Leis estaduais ajudam a proteger e perpetuar aliança histórica entre botos e pescadores em Santa Catarina

Uma das relações mais raras e impressionantes entre seres humanos e animais continua atravessando gerações no litoral de Santa Catarina. Em Laguna, no Sul do Estado, botos ajudam pescadores artesanais durante a safra da tainha, cercando cardumes e indicando, com movimentos precisos, o momento exato para o lançamento das tarrafas.

 

A cena, considerada única no mundo, transformou o município na Capital Nacional dos Botos Pescadores, reconhecimento oficializado pela Lei Federal nº 13.818/2019.

 

Além do reconhecimento nacional, diferentes legislações estaduais também ajudam a preservar a tradição e a garantir proteção aos cerca de 50 botos residentes da região, fundamentais para a manutenção da pesca colaborativa que sustenta famílias e preserva uma herança cultural centenária.

 

Entre as iniciativas está a Lei Estadual nº 17.084/2017, de autoria do deputado estadual José Milton Scheffer, que instituiu o Dia Estadual da Preservação do Boto Pescador, celebrado em 25 de maio.

 

A legislação busca conscientizar a população sobre a importância da proteção da espécie Tursiops truncatus, diretamente ligada à continuidade da pesca artesanal cooperativa em Laguna.

 

A relação entre pescadores e botos também foi reconhecida como Patrimônio Cultural Imaterial de Santa Catarina após iniciativa de estudantes da Escola Ana Gondin, apresentada no Parlamento Mirim e posteriormente transformada em lei pela Assembleia Legislativa em 2017.

 

A proteção aos mamíferos marinhos no município, porém, vem de décadas anteriores. Desde 1993, as lagoas de Laguna são consideradas santuários ecológicos para os botos. Em 1997, os animais passaram a ser reconhecidos como patrimônio natural do município.

 

A interação ocorre principalmente na região da Barra de Laguna. Enquanto os pescadores observam atentamente a movimentação da água, os botos cercam os cardumes de tainha e realizam sinais na superfície que indicam o momento ideal para lançar as redes.

 

O lagunense Márcio De Córdova, de 50 anos, afirma que a tradição é passada de geração em geração.

 

“É um ofício que passa de geração para geração.

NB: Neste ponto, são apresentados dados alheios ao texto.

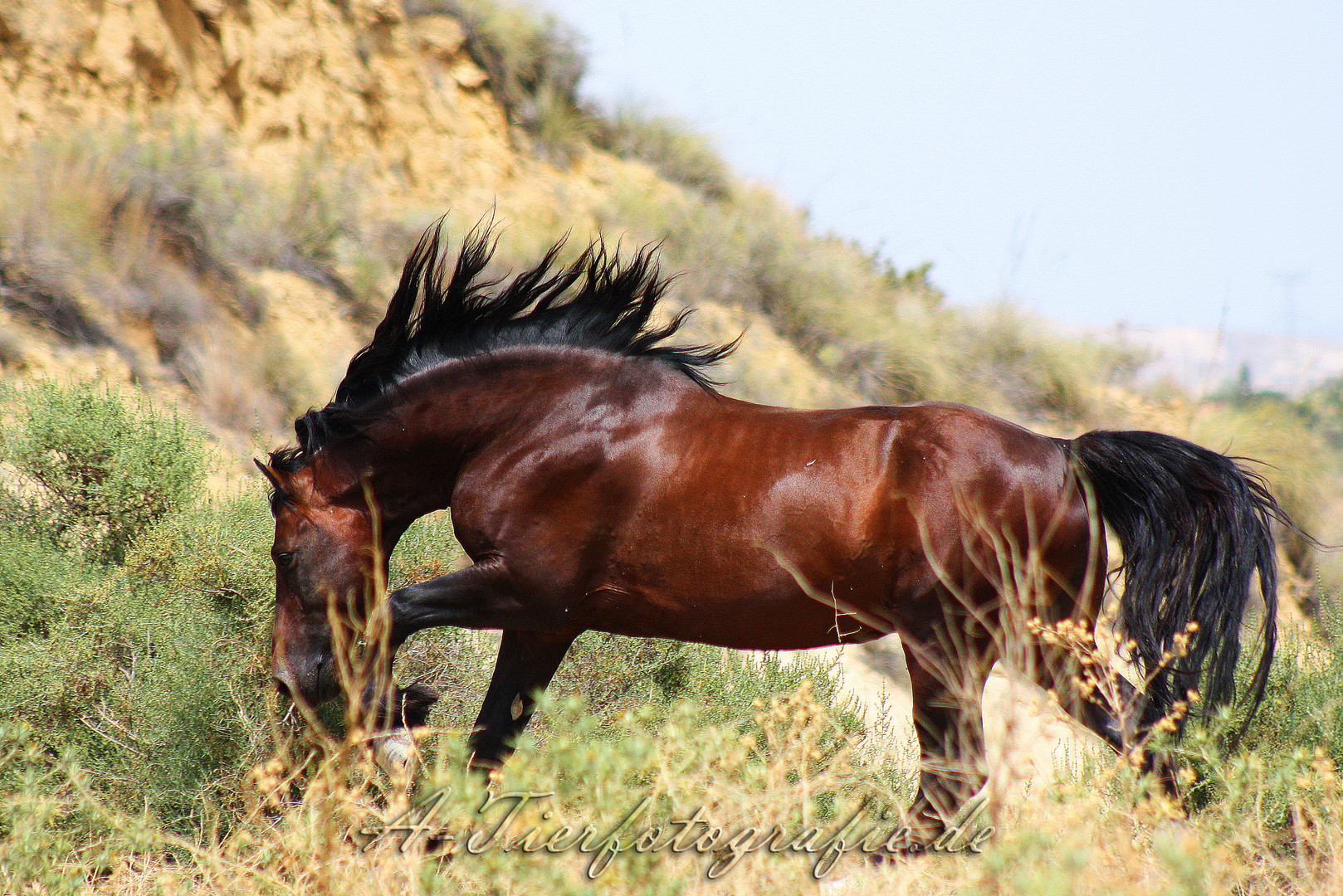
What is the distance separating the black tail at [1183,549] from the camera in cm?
404

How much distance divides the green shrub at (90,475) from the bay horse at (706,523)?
4.56 feet

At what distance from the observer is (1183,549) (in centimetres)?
417

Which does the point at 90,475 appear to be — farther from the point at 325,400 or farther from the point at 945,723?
the point at 945,723

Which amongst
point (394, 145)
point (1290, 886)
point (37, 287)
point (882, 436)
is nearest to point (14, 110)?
point (37, 287)

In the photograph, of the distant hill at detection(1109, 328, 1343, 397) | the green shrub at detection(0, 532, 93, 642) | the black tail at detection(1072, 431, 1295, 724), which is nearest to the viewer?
the black tail at detection(1072, 431, 1295, 724)

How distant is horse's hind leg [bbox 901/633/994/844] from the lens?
3873 millimetres

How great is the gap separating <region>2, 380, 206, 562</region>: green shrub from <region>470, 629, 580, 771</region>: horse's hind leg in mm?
1997

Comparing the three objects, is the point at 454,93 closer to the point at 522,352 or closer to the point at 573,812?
the point at 522,352

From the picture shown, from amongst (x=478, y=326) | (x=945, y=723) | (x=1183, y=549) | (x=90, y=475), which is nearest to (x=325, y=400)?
(x=90, y=475)

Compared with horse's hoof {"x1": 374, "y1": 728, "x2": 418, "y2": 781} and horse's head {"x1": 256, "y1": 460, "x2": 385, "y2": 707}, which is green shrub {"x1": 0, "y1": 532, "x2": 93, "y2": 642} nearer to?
horse's head {"x1": 256, "y1": 460, "x2": 385, "y2": 707}

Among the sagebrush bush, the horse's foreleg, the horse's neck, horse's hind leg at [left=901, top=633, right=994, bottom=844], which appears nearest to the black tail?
horse's hind leg at [left=901, top=633, right=994, bottom=844]

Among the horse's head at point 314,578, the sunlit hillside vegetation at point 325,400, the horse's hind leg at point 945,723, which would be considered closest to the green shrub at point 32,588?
the sunlit hillside vegetation at point 325,400

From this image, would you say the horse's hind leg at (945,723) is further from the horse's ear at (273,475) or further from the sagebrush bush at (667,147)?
the sagebrush bush at (667,147)

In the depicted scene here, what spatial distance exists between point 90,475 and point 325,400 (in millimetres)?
3289
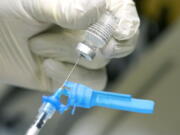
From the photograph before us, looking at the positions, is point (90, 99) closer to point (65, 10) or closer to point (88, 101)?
point (88, 101)

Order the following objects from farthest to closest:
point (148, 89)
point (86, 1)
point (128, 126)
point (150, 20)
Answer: point (150, 20), point (148, 89), point (128, 126), point (86, 1)

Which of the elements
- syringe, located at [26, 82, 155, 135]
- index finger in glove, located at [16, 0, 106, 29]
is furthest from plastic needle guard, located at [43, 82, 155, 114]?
index finger in glove, located at [16, 0, 106, 29]

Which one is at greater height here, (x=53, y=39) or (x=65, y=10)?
(x=65, y=10)

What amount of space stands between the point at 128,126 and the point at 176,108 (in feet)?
0.72

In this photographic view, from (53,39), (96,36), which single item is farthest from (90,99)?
(53,39)

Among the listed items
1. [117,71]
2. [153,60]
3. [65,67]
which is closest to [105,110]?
[117,71]

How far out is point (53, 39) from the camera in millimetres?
639

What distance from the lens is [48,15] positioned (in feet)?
1.81

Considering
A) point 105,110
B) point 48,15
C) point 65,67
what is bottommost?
point 105,110

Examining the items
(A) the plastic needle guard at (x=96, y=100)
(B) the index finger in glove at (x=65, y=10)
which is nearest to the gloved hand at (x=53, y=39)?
(B) the index finger in glove at (x=65, y=10)

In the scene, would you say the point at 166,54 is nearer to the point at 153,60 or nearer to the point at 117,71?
the point at 153,60

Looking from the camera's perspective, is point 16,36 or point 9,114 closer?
point 16,36

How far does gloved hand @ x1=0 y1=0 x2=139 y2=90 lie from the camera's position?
20.9 inches

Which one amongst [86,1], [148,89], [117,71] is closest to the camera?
[86,1]
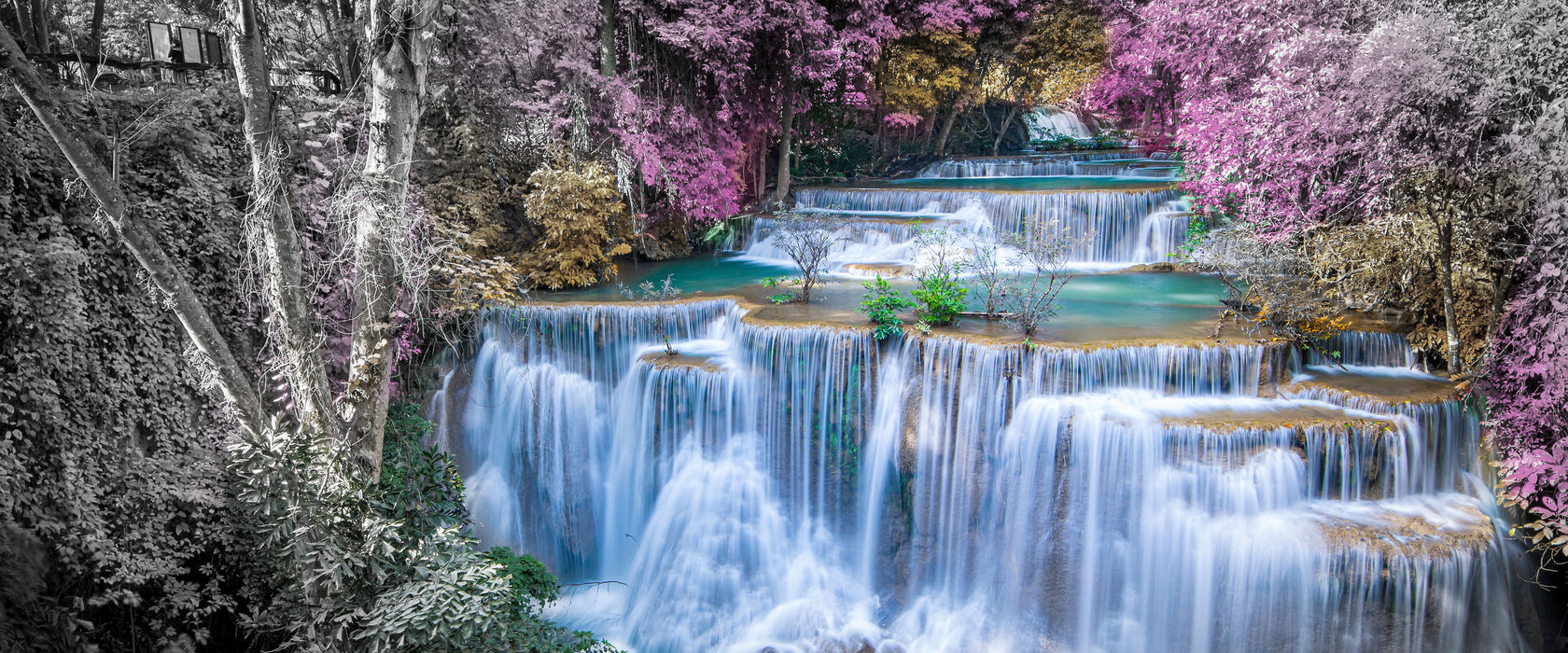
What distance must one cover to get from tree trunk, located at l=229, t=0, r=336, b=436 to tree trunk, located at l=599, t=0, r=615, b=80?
6569 mm

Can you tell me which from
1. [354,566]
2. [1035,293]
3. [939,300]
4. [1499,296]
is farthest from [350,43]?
[1499,296]

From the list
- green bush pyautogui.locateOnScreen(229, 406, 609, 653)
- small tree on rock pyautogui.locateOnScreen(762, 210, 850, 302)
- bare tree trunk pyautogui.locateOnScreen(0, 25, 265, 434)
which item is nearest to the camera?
bare tree trunk pyautogui.locateOnScreen(0, 25, 265, 434)

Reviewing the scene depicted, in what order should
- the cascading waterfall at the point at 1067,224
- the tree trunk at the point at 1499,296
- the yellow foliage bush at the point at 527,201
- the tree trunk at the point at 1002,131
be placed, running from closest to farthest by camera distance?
1. the tree trunk at the point at 1499,296
2. the yellow foliage bush at the point at 527,201
3. the cascading waterfall at the point at 1067,224
4. the tree trunk at the point at 1002,131

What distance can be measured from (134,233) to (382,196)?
5.49 ft

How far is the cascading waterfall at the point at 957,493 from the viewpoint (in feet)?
21.4

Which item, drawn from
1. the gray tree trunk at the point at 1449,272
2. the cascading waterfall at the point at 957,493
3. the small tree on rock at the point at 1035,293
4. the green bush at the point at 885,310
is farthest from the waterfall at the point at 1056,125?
the cascading waterfall at the point at 957,493

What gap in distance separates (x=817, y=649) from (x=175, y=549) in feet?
18.8

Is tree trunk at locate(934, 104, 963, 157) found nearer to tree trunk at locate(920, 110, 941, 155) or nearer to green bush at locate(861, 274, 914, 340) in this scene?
tree trunk at locate(920, 110, 941, 155)

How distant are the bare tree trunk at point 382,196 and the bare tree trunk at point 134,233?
2.53ft

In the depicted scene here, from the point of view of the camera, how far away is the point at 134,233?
5.76m

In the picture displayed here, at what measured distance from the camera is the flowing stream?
21.4 ft

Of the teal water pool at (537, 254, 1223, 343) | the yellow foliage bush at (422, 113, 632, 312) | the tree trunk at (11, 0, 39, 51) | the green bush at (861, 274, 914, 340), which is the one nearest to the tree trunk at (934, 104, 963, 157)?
the teal water pool at (537, 254, 1223, 343)

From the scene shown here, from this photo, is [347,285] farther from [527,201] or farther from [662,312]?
[527,201]

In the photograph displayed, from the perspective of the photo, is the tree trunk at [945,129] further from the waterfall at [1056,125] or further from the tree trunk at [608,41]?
the tree trunk at [608,41]
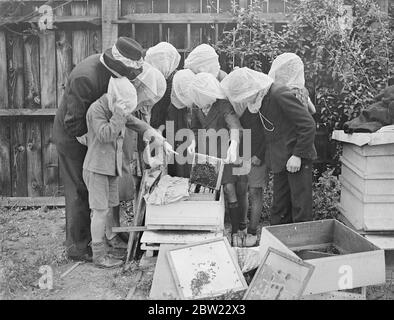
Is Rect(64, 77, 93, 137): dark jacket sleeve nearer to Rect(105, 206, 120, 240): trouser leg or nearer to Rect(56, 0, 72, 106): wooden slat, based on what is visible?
Rect(105, 206, 120, 240): trouser leg

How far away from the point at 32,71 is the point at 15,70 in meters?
0.21

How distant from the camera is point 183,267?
4008 mm

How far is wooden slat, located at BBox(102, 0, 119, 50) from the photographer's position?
20.8 feet

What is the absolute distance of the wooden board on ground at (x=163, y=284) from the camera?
3.88 metres

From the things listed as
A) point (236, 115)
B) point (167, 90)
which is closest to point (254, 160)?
point (236, 115)

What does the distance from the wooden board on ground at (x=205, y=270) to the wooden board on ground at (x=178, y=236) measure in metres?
0.36

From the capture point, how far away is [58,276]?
448 centimetres

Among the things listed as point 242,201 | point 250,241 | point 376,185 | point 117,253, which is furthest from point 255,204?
point 117,253

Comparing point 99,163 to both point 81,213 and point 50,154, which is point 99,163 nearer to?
point 81,213

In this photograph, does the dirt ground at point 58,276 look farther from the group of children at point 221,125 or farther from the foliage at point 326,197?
the foliage at point 326,197

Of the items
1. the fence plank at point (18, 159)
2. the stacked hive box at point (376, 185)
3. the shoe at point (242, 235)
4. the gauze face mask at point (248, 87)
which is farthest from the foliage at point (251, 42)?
the fence plank at point (18, 159)

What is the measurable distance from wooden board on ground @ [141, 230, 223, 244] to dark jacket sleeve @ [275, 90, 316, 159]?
Result: 3.40 feet

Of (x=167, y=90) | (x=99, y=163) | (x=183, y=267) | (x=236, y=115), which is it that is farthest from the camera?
(x=167, y=90)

Uma tradição”, resume.

 

Segundo ele, os pescadores conhecem individualmente muitos dos botos da região.

 

“Cada boto tem um nome e características próprias. São momentos únicos. Não tem preço”, relata.

 

A conexão entre os pescadores e os botos também simboliza a abertura da safra da tainha em Santa Catarina, considerada uma das atividades mais tradicionais do litoral catarinense.

 

A safra da tainha de 2026 começou oficialmente em 1º de maio e segue até julho. Neste ano, a temporada conta com regras mais rígidas, ampliação de cotas em 20% e monitoramento por satélite, em uma tentativa de equilibrar produção, sustentabilidade e preservação cultural.

 

No encontro entre o mar, os pescadores e os botos, Santa Catarina mantém viva não apenas uma tradição ancestral, mas um dos mais impressionantes exemplos de convivência harmoniosa entre homem e natureza.